* [What this task involves] Copy all the entries below exactly, but not the pictures.

··· Input for this task ···

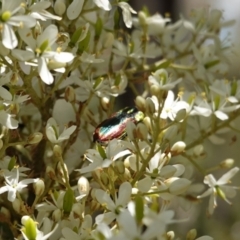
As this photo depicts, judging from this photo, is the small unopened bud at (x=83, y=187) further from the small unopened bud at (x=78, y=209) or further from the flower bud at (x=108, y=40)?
the flower bud at (x=108, y=40)

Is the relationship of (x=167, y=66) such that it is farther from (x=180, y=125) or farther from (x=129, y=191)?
(x=129, y=191)

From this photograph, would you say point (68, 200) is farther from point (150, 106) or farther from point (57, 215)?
point (150, 106)

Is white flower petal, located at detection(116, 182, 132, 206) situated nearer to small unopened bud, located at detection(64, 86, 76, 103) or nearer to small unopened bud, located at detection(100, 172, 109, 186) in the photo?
small unopened bud, located at detection(100, 172, 109, 186)

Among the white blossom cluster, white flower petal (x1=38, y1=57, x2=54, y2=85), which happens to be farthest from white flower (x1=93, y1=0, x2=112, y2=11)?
white flower petal (x1=38, y1=57, x2=54, y2=85)

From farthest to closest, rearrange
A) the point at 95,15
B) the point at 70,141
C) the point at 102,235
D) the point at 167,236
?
the point at 95,15 < the point at 70,141 < the point at 167,236 < the point at 102,235

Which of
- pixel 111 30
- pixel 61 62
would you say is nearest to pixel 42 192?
pixel 61 62

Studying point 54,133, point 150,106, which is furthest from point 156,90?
point 54,133
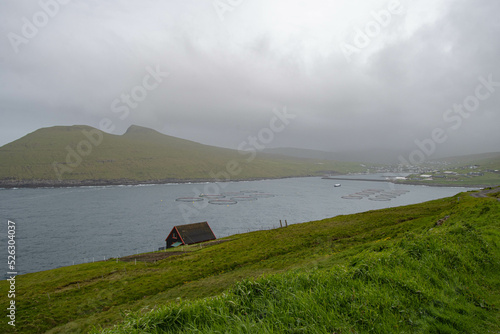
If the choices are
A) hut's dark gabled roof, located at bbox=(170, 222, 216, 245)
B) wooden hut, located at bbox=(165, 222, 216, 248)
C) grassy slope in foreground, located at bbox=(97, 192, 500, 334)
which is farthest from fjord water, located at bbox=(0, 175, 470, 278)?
grassy slope in foreground, located at bbox=(97, 192, 500, 334)

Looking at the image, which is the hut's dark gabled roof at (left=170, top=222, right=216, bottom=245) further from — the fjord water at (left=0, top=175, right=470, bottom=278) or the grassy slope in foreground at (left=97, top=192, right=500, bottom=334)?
the grassy slope in foreground at (left=97, top=192, right=500, bottom=334)

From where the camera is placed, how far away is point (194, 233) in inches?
2741

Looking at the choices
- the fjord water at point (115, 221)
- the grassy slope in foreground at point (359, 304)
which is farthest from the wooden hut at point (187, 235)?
the grassy slope in foreground at point (359, 304)

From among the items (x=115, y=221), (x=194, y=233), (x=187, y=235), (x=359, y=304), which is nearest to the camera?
(x=359, y=304)

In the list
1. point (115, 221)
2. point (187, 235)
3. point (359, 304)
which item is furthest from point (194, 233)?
point (359, 304)

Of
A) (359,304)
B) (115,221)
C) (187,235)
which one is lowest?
(115,221)

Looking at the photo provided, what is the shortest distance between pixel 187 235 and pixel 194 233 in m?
2.31

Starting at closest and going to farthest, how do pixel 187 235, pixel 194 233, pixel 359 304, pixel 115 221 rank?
1. pixel 359 304
2. pixel 187 235
3. pixel 194 233
4. pixel 115 221

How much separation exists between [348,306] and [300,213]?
115833 millimetres

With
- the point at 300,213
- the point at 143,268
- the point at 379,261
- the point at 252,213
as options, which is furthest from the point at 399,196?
the point at 379,261

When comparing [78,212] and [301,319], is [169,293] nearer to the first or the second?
[301,319]

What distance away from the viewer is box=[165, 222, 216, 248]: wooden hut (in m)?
66.6

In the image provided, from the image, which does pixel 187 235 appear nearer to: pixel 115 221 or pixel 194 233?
pixel 194 233

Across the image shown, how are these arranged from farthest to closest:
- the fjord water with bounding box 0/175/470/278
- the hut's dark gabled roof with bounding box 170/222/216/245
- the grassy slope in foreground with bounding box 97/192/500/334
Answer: the fjord water with bounding box 0/175/470/278
the hut's dark gabled roof with bounding box 170/222/216/245
the grassy slope in foreground with bounding box 97/192/500/334
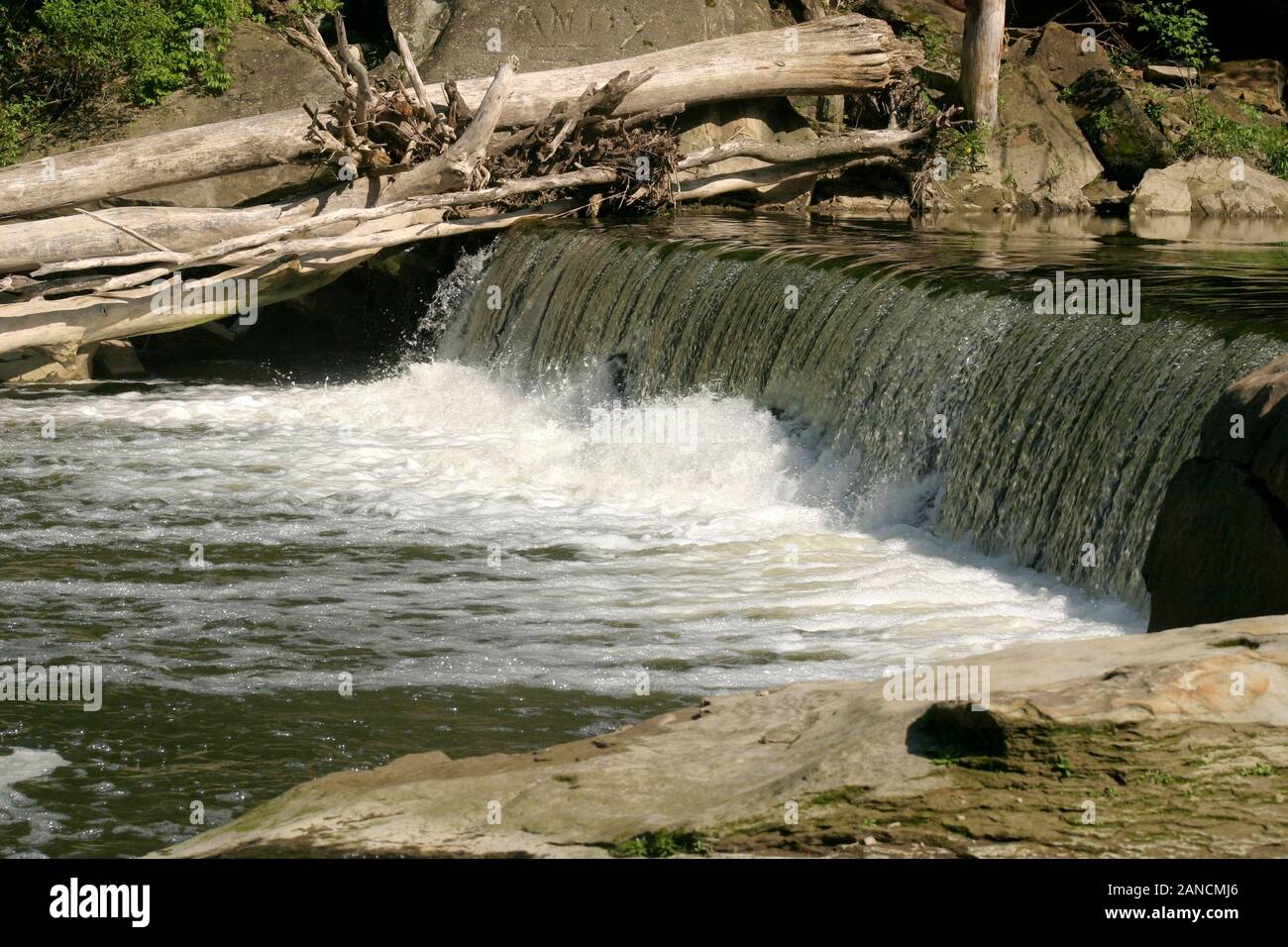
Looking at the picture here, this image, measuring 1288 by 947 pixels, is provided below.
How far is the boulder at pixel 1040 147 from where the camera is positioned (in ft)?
55.3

···

* [The reply]
As this photo depicts, judging from this photo, is the small unopened bud at (x=83, y=187) further from the small unopened bud at (x=78, y=209) or further from the flower bud at (x=108, y=40)?
the flower bud at (x=108, y=40)

Is the relationship of (x=167, y=66) such that it is farther from (x=180, y=125) or farther from (x=129, y=191)?
(x=129, y=191)

From this photograph, would you say point (68, 200) is farther from point (150, 106) or farther from point (57, 215)?
point (150, 106)

Is white flower petal, located at detection(116, 182, 132, 206) situated nearer to small unopened bud, located at detection(64, 86, 76, 103) or nearer to small unopened bud, located at detection(100, 172, 109, 186) in the photo?
small unopened bud, located at detection(100, 172, 109, 186)

Among the white blossom cluster, white flower petal (x1=38, y1=57, x2=54, y2=85), which happens to be farthest from white flower (x1=93, y1=0, x2=112, y2=11)?
white flower petal (x1=38, y1=57, x2=54, y2=85)

From farthest to closest, rearrange
A) the point at 95,15
B) the point at 70,141
C) the point at 102,235
D) the point at 167,236
?
the point at 95,15 < the point at 70,141 < the point at 167,236 < the point at 102,235

Which of
- pixel 111 30
- pixel 61 62
would you say is nearest to pixel 42 192?
pixel 61 62

Studying point 54,133, point 150,106, which is furthest from point 156,90?
point 54,133
If the choices are
A) hut's dark gabled roof, located at bbox=(170, 222, 216, 245)
B) wooden hut, located at bbox=(165, 222, 216, 248)
C) grassy slope in foreground, located at bbox=(97, 192, 500, 334)
which is farthest from fjord water, located at bbox=(0, 175, 470, 278)?
grassy slope in foreground, located at bbox=(97, 192, 500, 334)

Looking at the image, which is the hut's dark gabled roof at (left=170, top=222, right=216, bottom=245) further from — the fjord water at (left=0, top=175, right=470, bottom=278) or the grassy slope in foreground at (left=97, top=192, right=500, bottom=334)?
the grassy slope in foreground at (left=97, top=192, right=500, bottom=334)

From where the camera is placed, how far away is point (194, 233) in inches?
2741

Looking at the choices
- the fjord water at point (115, 221)
- the grassy slope in foreground at point (359, 304)
which is farthest from the wooden hut at point (187, 235)?
the grassy slope in foreground at point (359, 304)

From among the items (x=115, y=221), (x=194, y=233), (x=187, y=235), (x=359, y=304), which is nearest to the camera?
(x=359, y=304)

In the list
1. point (115, 221)
2. point (187, 235)
3. point (359, 304)
which item is furthest from point (194, 233)?
point (359, 304)

Of
A) (359,304)
B) (115,221)
C) (187,235)
which one is lowest?
(115,221)

Looking at the photo provided, what is the shortest distance between pixel 187 235 and pixel 194 233 in m?
2.31

Starting at closest and going to farthest, how do pixel 187 235, pixel 194 233, pixel 359 304, pixel 115 221 rank?
1. pixel 359 304
2. pixel 187 235
3. pixel 194 233
4. pixel 115 221

How much separation exists between [348,306] and [300,213]?
115833 millimetres

With
- the point at 300,213
- the point at 143,268
- the point at 379,261
- the point at 252,213
as options, which is furthest from the point at 399,196?
the point at 379,261

When comparing [78,212] and [301,319], is [169,293] nearer to the first or the second?
[301,319]

What distance away from the viewer is box=[165, 222, 216, 248]: wooden hut (in m)?
66.6

In the image provided, from the image, which does pixel 187 235 appear nearer to: pixel 115 221 or pixel 194 233?
pixel 194 233

Across the image shown, how are these arranged from farthest to closest:
- the fjord water with bounding box 0/175/470/278
- the hut's dark gabled roof with bounding box 170/222/216/245
- the grassy slope in foreground with bounding box 97/192/500/334
Answer: the fjord water with bounding box 0/175/470/278
the hut's dark gabled roof with bounding box 170/222/216/245
the grassy slope in foreground with bounding box 97/192/500/334
Looking at the picture here, this image, measuring 1288 by 947 pixels, is provided below.
How far is the boulder at pixel 1040 147 from where the camera is positioned (in ft)?
55.3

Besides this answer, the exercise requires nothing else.